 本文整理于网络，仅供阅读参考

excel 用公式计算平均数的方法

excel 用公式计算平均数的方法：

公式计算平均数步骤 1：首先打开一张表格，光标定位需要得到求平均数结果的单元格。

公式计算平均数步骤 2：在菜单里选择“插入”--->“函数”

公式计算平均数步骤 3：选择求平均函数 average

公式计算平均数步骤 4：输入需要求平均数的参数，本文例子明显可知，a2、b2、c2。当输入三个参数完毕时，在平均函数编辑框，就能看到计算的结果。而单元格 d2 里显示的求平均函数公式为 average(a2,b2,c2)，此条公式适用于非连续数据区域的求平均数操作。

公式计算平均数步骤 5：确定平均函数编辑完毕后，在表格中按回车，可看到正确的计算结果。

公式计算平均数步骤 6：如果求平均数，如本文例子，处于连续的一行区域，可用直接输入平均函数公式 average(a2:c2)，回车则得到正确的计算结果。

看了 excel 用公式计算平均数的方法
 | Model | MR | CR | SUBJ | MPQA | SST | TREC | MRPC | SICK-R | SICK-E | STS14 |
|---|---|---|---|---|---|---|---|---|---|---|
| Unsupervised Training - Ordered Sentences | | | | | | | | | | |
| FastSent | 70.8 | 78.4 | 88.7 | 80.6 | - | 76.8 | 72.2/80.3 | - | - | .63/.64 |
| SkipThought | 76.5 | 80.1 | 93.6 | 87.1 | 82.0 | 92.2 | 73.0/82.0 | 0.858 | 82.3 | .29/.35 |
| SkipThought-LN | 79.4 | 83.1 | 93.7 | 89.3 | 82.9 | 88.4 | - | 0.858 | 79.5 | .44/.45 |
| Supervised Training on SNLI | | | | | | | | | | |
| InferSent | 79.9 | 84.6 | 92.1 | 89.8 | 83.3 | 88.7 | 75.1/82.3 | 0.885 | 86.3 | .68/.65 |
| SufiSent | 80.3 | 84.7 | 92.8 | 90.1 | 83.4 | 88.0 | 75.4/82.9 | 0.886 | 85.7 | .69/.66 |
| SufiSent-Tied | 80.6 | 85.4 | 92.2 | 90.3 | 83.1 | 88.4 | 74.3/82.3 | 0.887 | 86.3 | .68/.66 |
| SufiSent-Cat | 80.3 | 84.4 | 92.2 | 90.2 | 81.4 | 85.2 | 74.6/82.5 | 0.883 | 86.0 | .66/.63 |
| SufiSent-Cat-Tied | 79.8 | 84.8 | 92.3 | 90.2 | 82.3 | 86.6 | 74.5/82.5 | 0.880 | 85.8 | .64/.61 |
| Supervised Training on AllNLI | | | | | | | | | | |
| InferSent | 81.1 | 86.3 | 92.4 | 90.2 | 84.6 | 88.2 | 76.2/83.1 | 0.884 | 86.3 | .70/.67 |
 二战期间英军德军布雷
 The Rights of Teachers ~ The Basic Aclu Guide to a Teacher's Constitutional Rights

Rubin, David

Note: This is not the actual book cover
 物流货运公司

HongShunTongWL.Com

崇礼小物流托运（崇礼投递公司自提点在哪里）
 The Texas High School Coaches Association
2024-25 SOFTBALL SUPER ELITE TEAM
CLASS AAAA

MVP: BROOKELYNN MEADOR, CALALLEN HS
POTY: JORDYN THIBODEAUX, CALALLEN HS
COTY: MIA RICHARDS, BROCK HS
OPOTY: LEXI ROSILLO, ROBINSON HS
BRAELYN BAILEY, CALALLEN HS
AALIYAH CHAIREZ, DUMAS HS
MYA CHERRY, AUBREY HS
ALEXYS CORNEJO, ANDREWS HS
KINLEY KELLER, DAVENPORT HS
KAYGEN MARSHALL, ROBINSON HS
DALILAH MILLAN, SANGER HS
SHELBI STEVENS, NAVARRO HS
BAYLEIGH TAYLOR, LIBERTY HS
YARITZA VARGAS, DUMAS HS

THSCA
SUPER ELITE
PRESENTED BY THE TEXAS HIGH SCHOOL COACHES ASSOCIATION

━━━━━━━━

_Required work_: Copy the entries above exactly. Miss none of them.

_Answer section_:
 本文整理于网络，仅供阅读参考

excel 用公式计算平均数的方法

excel 用公式计算平均数的方法：

公式计算平均数步骤 1：首先打开一张表格，光标定位需要得到求平均数结果的单元格。

公式计算平均数步骤 2：在菜单里选择“插入”--->“函数”

公式计算平均数步骤 3：选择求平均函数 average

公式计算平均数步骤 4：输入需要求平均数的参数，本文例子明显可知，a2、b2、c2。当输入三个参数完毕时，在平均函数编辑框，就能看到计算的结果。而单元格 d2 里显示的求平均函数公式为 average(a2,b2,c2)，此条公式适用于非连续数据区域的求平均数操作。

公式计算平均数步骤 5：确定平均函数编辑完毕后，在表格中按回车，可看到正确的计算结果。

公式计算平均数步骤 6：如果求平均数，如本文例子，处于连续的一行区域，可用直接输入平均函数公式 average(a2:c2)，回车则得到正确的计算结果。

看了 excel 用公式计算平均数的方法
 | Model | MR | CR | SUBJ | MPQA | SST | TREC | MRPC | SICK-R | SICK-E | STS14 |
|---|---|---|---|---|---|---|---|---|---|---|
| Unsupervised Training - Ordered Sentences | | | | | | | | | | |
| FastSent | 70.8 | 78.4 | 88.7 | 80.6 | - | 76.8 | 72.2/80.3 | - | - | .63/.64 |
| SkipThought | 76.5 | 80.1 | 93.6 | 87.1 | 82.0 | 92.2 | 73.0/82.0 | 0.858 | 82.3 | .29/.35 |
| SkipThought-LN | 79.4 | 83.1 | 93.7 | 89.3 | 82.9 | 88.4 | - | 0.858 | 79.5 | .44/.45 |
| Supervised Training on SNLI | | | | | | | | | | |
| InferSent | 79.9 | 84.6 | 92.1 | 89.8 | 83.3 | 88.7 | 75.1/82.3 | 0.885 | 86.3 | .68/.65 |
| SufiSent | 80.3 | 84.7 | 92.8 | 90.1 | 83.4 | 88.0 | 75.4/82.9 | 0.886 | 85.7 | .69/.66 |
| SufiSent-Tied | 80.6 | 85.4 | 92.2 | 90.3 | 83.1 | 88.4 | 74.3/82.3 | 0.887 | 86.3 | .68/.66 |
| SufiSent-Cat | 80.3 | 84.4 | 92.2 | 90.2 | 81.4 | 85.2 | 74.6/82.5 | 0.883 | 86.0 | .66/.63 |
| SufiSent-Cat-Tied | 79.8 | 84.8 | 92.3 | 90.2 | 82.3 | 86.6 | 74.5/82.5 | 0.880 | 85.8 | .64/.61 |
| Supervised Training on AllNLI | | | | | | | | | | |
| InferSent | 81.1 | 86.3 | 92.4 | 90.2 | 84.6 | 88.2 | 76.2/83.1 | 0.884 | 86.3 | .70/.67 |
 二战期间英军德军布雷
 The Rights of Teachers ~ The Basic Aclu Guide to a Teacher's Constitutional Rights

Rubin, David

Note: This is not the actual book cover
 物流货运公司

HongShunTongWL.Com

崇礼小物流托运（崇礼投递公司自提点在哪里）
 The Texas High School Coaches Association
2024-25 SOFTBALL SUPER ELITE TEAM
CLASS AAAA

MVP: BROOKELYNN MEADOR, CALALLEN HS
POTY: JORDYN THIBODEAUX, CALALLEN HS
COTY: MIA RICHARDS, BROCK HS
OPOTY: LEXI ROSILLO, ROBINSON HS
BRAELYN BAILEY, CALALLEN HS
AALIYAH CHAIREZ, DUMAS HS
MYA CHERRY, AUBREY HS
ALEXYS CORNEJO, ANDREWS HS
KINLEY KELLER, DAVENPORT HS
KAYGEN MARSHALL, ROBINSON HS
DALILAH MILLAN, SANGER HS
SHELBI STEVENS, NAVARRO HS
BAYLEIGH TAYLOR, LIBERTY HS
YARITZA VARGAS, DUMAS HS

THSCA
SUPER ELITE
PRESENTED BY THE TEXAS HIGH SCHOOL COACHES ASSOCIATION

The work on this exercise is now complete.